Услышали про стеклянные корчаги, рыба в них будто бы лезет по-сумасшедшему. В детстве-то малявок бутылками ловили, а бутылка, по существу, стеклянная корчага в миниатюре, — бредилось нам. Загорелись идеей и стали осаждать просьбами знакомого столяра Телёнкова, большого мастера в своём деле. Он был дружен с нашей семьёй, не раз ел рыбные пироги материного изготовления, а потому согласился и соорудил из дерева и стекла невиданное сооружение, похожее на большой аквариум и отчасти на гроб. Однако зря были загроблены стёкла и силы: диковинное устройство не оправдало наших надежд.
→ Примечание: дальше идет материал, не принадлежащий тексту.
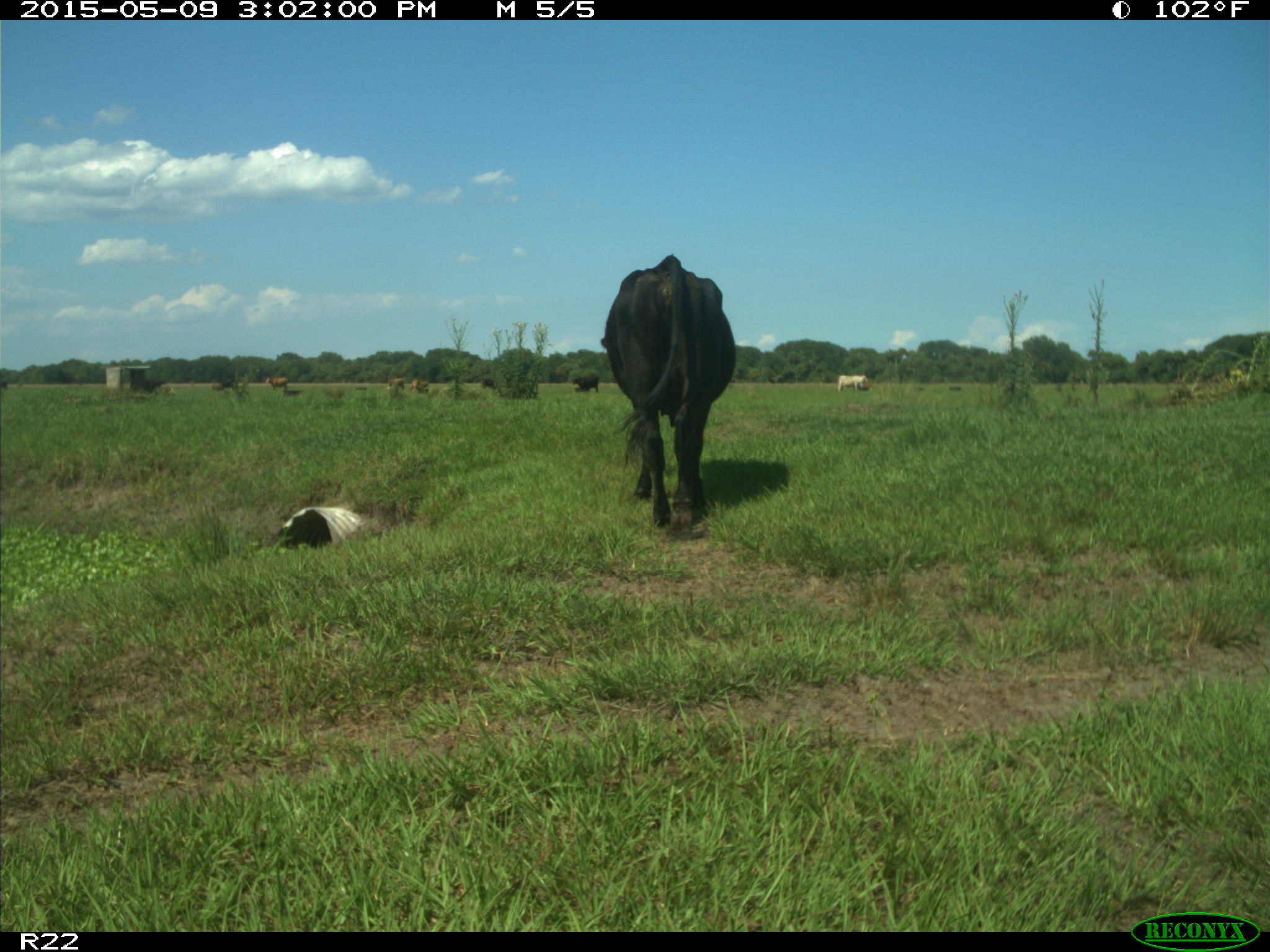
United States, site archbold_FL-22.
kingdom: Animalia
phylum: Chordata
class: Mammalia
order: Artiodactyla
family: Bovidae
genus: Bos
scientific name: Bos taurus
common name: domestic cow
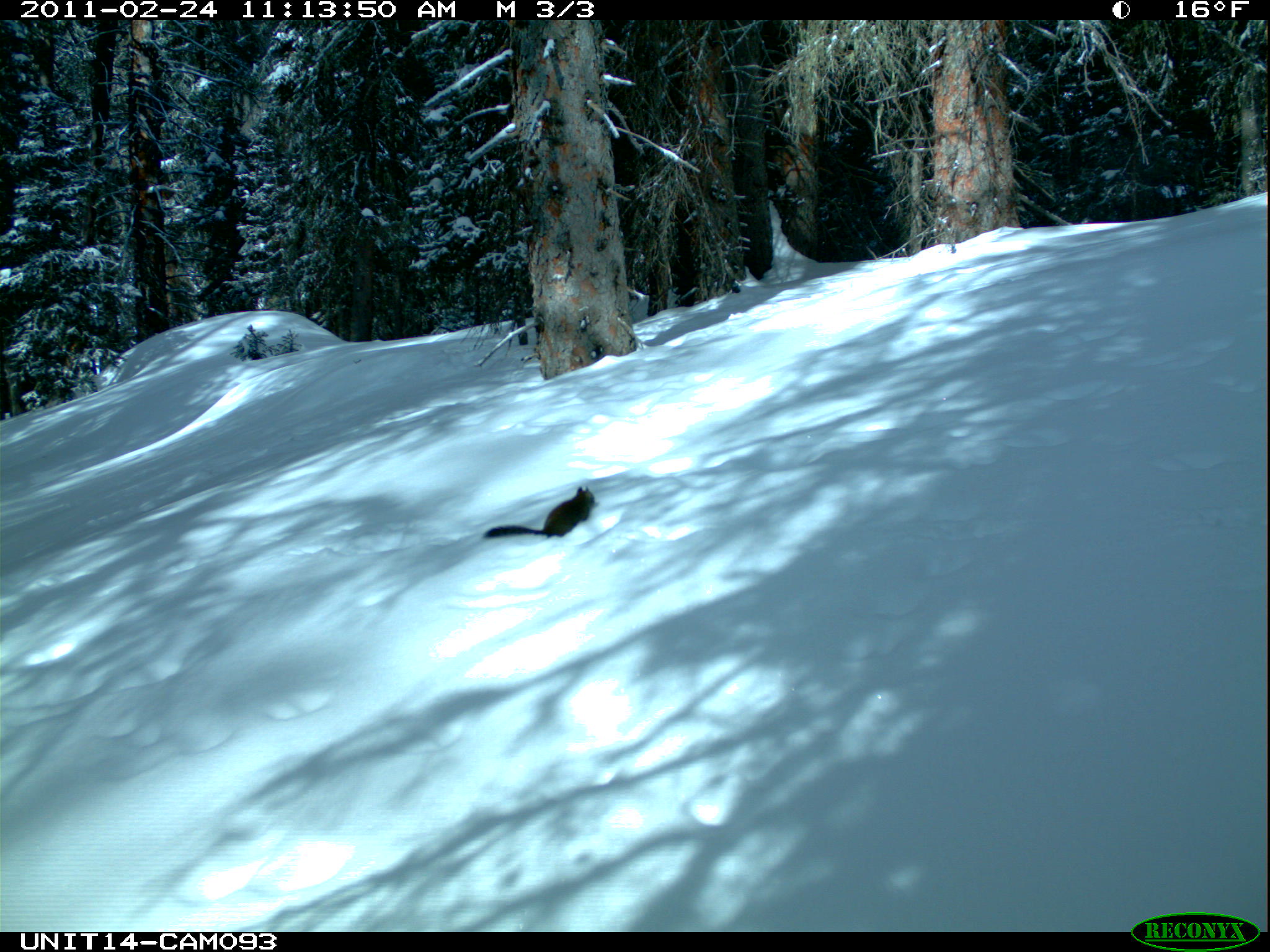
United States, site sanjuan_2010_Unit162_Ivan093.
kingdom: Animalia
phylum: Chordata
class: Mammalia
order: Rodentia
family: Sciuridae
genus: Tamiasciurus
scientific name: Tamiasciurus hudsonicus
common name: american red squirrel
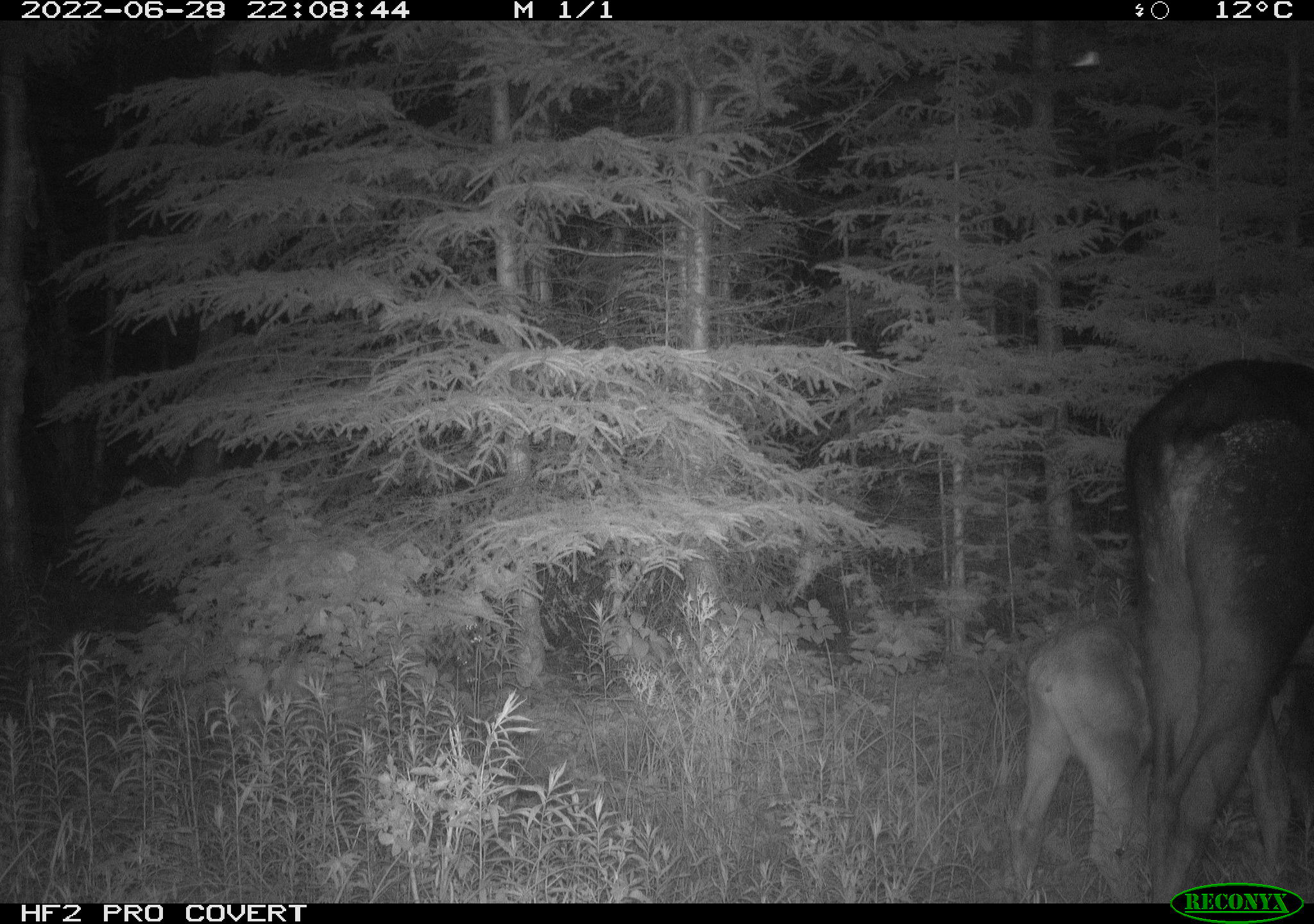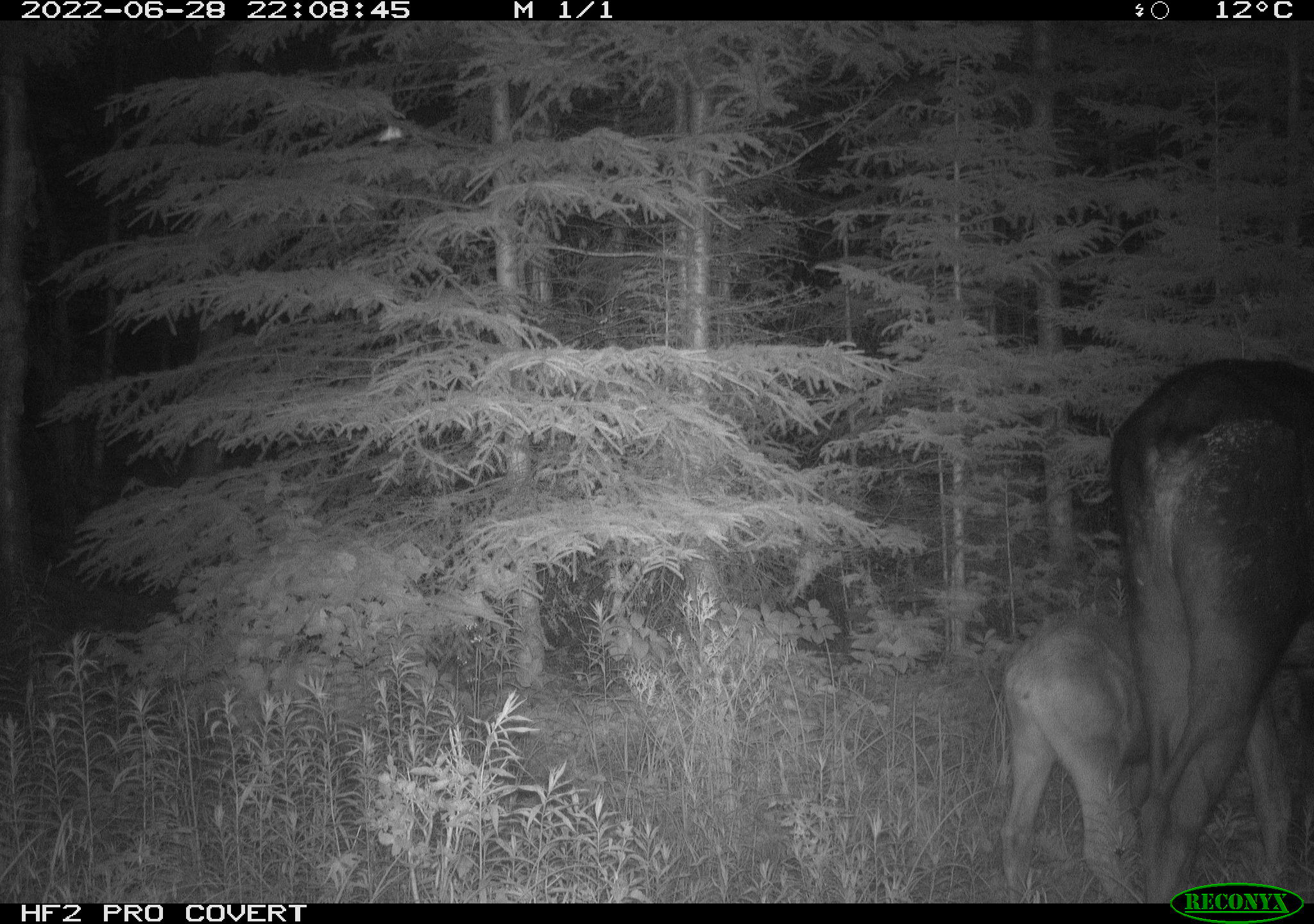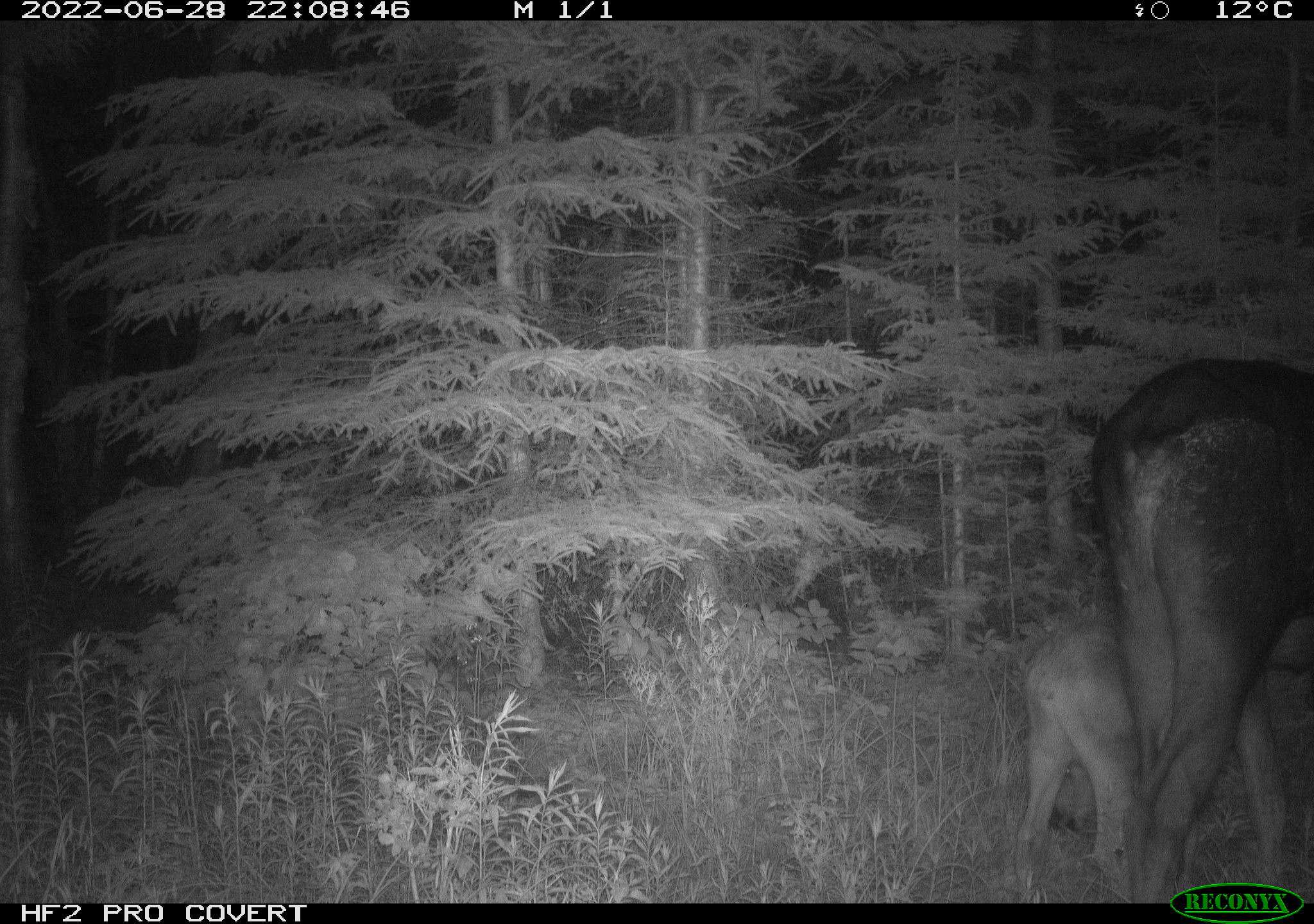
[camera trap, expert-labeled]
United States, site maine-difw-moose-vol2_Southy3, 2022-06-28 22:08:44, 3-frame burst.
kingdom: Animalia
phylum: Chordata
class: Mammalia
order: Artiodactyla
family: Cervidae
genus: Alces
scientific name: Alces alces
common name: moose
Выручала, можно сказать, кормила нас одна-единственная корчага. Она имела свою историю. Однажды Гоша вытаскивал закидушку, но подавалось туго, что-то тяжёлое тащилось.

— Налим, должно быть, здоровенный попался, — смеялся брат. — Тяжёлый, как полкуля картошки, и ленивый, как старый кот, ни разу, ядрёна палка, не дернулся!

И вместо налима вытащил затонувшую корчагу, принесённую откуда-то сверху: камней мы на ней не обнаружили, вывалились, по-видимому, из верёвочных петель. Она была крупнее наших, сплетена, как видно, мастером, плотная, крепкая, аккуратная.

Опробовали и оценили трофей, конечно, не сразу, не в первый день. Привезли домой и забросили, как водится, на вышку, не подозревая, какое счастье нам привалило. Для сравнения годился разве что волшебный горшок из сказки, горшок с кашей: сколько ни ешь — не убывает.

Рыбы в этот подарок Водяного, хозяина Лены, как мы шутя окрестили чудодейственную находку, неизменно набивалось не менее, чем в пять наших уродин, вместе взятых. Знал, определённо знал секрет рыболовного искусства безвестный творец удивительный корчажки. Мама, помнится, не раз, довольная верными уловами, бормотала о заговоренности благоприобретенной ловушки.

В корчагу, поставленную в реке, лезет исключительно плотва. Помню, правда, случай, когда мы обнаружили в ловушке аршинного налима. Он заметил, надо полагать, рыбу, хотел обворовать нас, забрался внутрь, слопал ельцов и сам попал в уху. А однажды щука вознамерилась пробраться в корчагу, но горлышко оказалось узковато для неё, и она прочно застряла, так, что хвост торчит наружу, а голова внутри! Надо себе представить, какого страха натерпелись бедные ельчики, в течение многих часов наблюдавшие в непосредственной близости кровожадную щучью пасть!..

К спортивной рыбалке корчажный промысел не имеет, конечно же, никакого отношения, но мы с братом были счастливы хоть на часик отвлечься от прочих дел, счастливы вновь очутиться в лодке и, ритмично работая лопашниками, бездумно смотреть за борт на зеленоватую воду с уходящими в жуткую гипнотизирующую глубь радужными переливчатыми лучами. Да и не приходилось, по правде говоря, теперь чем-либо брезговать, война заставляла вырабатывать хозяйственную расчётливость, и мы с братом гордились тем, что часть добываемой нами рыбы родители меняли на молоко.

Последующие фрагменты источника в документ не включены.